Are there legal uses?
Nearly all the transactions on the Bitcoin network are legal. The majority of transactions are people buying and selling Bitcoin on exchanges, simply speculating on future prices. This makes Bitcoin very similar to many other currencies of the world.
In some countries such as Venezuela Bitcoin has been adopted as the local currency due to the high rate of inflation that has completely eroded the buying power of the average person. To avoid this inflation eroding their savings further the people of Venezuela have turned to Bitcoin as a store of value.
More and more companies are accepting Bitcoin payments. I can’t list them all here as the list is quite long and growing nearly every week. But you can have a look at this list of nearly 100 companies that currently accept Bitcoin as payment, including Microsoft, Bloomberg and Expedia.

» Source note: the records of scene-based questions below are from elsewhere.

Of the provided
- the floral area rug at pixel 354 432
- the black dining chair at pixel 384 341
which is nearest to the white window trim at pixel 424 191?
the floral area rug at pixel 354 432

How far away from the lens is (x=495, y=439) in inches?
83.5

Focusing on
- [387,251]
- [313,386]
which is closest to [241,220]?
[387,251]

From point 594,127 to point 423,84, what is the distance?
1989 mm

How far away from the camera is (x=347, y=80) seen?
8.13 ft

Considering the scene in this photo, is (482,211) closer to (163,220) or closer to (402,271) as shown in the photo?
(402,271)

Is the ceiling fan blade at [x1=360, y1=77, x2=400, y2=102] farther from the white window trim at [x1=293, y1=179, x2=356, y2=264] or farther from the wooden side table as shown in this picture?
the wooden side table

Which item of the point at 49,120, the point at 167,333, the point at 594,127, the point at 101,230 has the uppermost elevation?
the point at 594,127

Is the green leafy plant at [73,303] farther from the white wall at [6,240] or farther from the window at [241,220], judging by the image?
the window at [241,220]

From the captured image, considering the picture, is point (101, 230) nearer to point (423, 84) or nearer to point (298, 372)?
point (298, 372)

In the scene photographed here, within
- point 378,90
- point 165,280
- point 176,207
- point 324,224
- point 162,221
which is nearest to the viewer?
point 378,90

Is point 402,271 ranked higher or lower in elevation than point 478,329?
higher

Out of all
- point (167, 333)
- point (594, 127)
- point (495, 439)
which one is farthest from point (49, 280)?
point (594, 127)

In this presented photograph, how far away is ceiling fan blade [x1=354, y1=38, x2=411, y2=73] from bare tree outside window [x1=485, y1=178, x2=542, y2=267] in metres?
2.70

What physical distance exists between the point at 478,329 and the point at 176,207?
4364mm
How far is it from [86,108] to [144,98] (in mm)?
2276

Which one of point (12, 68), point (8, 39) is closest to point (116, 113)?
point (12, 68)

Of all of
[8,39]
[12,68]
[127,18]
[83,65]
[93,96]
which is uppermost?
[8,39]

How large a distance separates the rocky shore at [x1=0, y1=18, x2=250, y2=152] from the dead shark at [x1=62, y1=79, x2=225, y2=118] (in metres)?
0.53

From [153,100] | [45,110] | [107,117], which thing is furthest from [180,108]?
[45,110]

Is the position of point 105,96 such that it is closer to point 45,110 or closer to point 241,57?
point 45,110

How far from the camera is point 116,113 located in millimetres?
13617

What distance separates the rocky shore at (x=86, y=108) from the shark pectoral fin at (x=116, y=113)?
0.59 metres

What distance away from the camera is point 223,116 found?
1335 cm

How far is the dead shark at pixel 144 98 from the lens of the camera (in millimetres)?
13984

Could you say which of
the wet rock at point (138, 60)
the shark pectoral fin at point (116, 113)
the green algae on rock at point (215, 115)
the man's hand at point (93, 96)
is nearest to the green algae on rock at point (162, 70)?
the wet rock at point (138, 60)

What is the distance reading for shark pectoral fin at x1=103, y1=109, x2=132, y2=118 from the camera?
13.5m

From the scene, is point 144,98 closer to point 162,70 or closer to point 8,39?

Are there Bitcoin competitors?
Bitcoin is by far the largest cryptocurrency due to its advantage as being the first, and the fairly broad adoption it has seen. However there is plenty of competition, with more than 1,000 other cryptocurrencies having been created and released, though to be sure only 10 others have a market capitalization greater than $1 billion.
As time goes on there will likely be many more competitors that come and go, and like AOL and Netscape in the internet space, Bitcoin could well fade into obscurity as the blockchain technology is further developed, providing increased security, transactional speed and adoption.